Publié le : 13 avril 2015

Claude Lanzmann, écrivain et cinéaste producteur de cinéma français, a été interrogé par le Figaro sur la proportion de loi sur la fin de vie, débattue en première lecture à l’Assemblée nationale et qui doit être présentée au Sénat avant l’été.

 

Pour lui, vouloir légiférer sur la fin de vie est « une histoire de nantis », « depuis le commencement du monde, les hommes meurent, et cela sans loi ». Il n’estime pas possible d’ériger des lois dans ce domaine.

 

Interrogé sur la sédation profonde et terminale, il répond qu’il s’agit d’une « hypocrisie sans nom » car c’est bien « une forme d’euthanasie ». L’expression « mourir dans la dignité » est pour lui une référence religieuse car « le respectable souhait de ‘laisser partir en paix’ un être est une histoire de croyants qui pensent que l’au-delà ouvre la porte du paradis ». « Moi je ne suis pas croyant.
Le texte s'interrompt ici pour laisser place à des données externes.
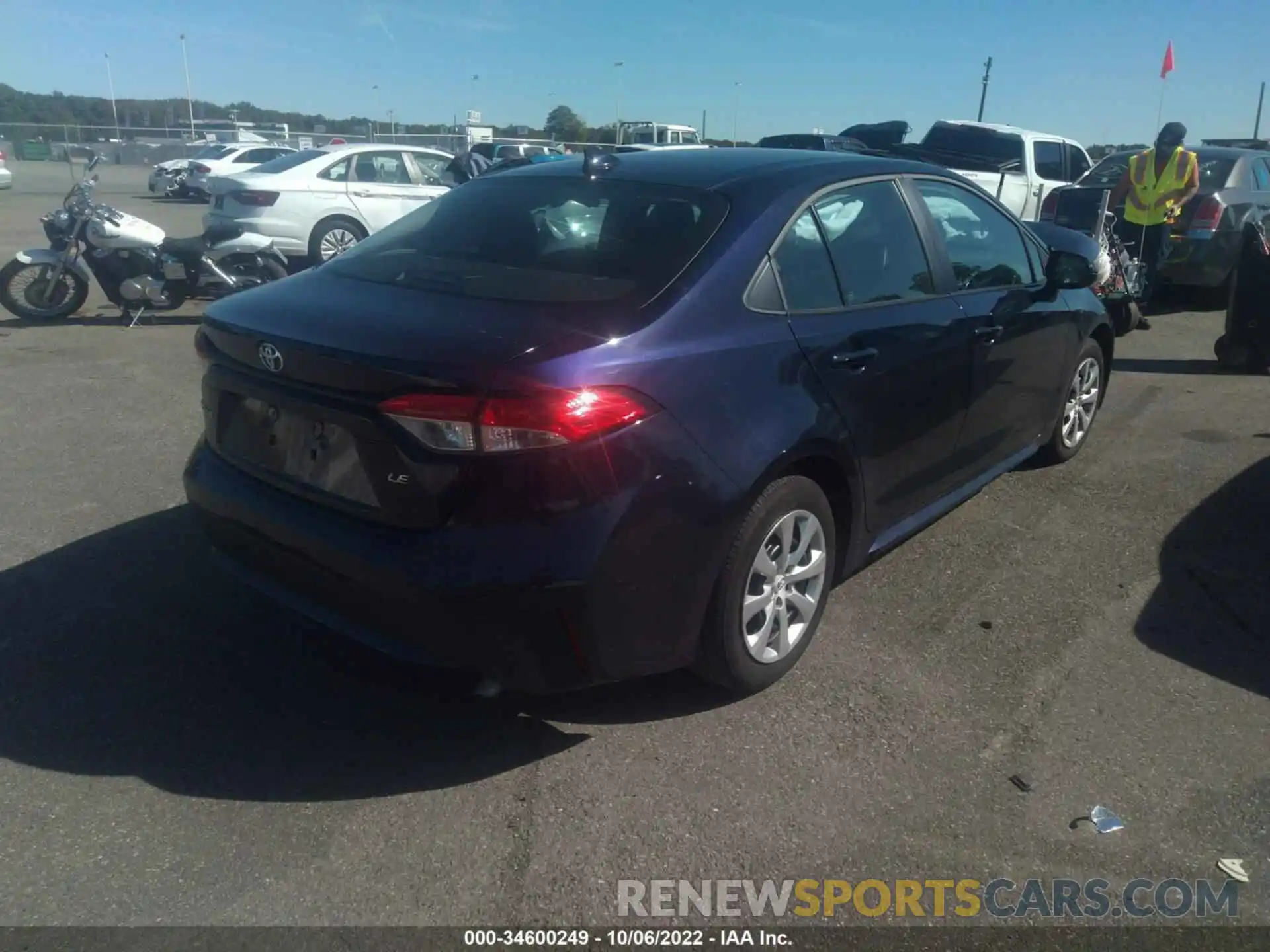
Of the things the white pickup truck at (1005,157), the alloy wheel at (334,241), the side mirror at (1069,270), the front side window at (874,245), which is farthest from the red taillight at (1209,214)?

Comme je l’ai dit dans une tribune au magazine Le Point (cf. Synthèse Gènéthique du 31 décembre 2014), ‘les humains ont le droit de préférer la souffrance au néant’, ce que je revendique pour moi-même. »

 

Sur les directives anticipées opposables, loin de les voir comme une liberté octroyée au patient en fin de vie, Claude Lanzmann y voit une contrainte. « On piétine totalement la liberté des personnes en les emprisonnant dans des sortes de testaments notariaux. C’est une inclusion totale dans notre vie. Est-ce là une mesure qui vise à s’approprier sa mort ou au contraire allons-nous vers l’homme socialisé dans tous ses instants, depuis le berceau jusqu’à la tombe ? »

 

En conclusion, cette proposition de loi reflète la « tendance générale »  des dirigeants politiques, qui est, selon Claude Lanzmann, de « changer la condition humaine ». Ici, en niant la mort.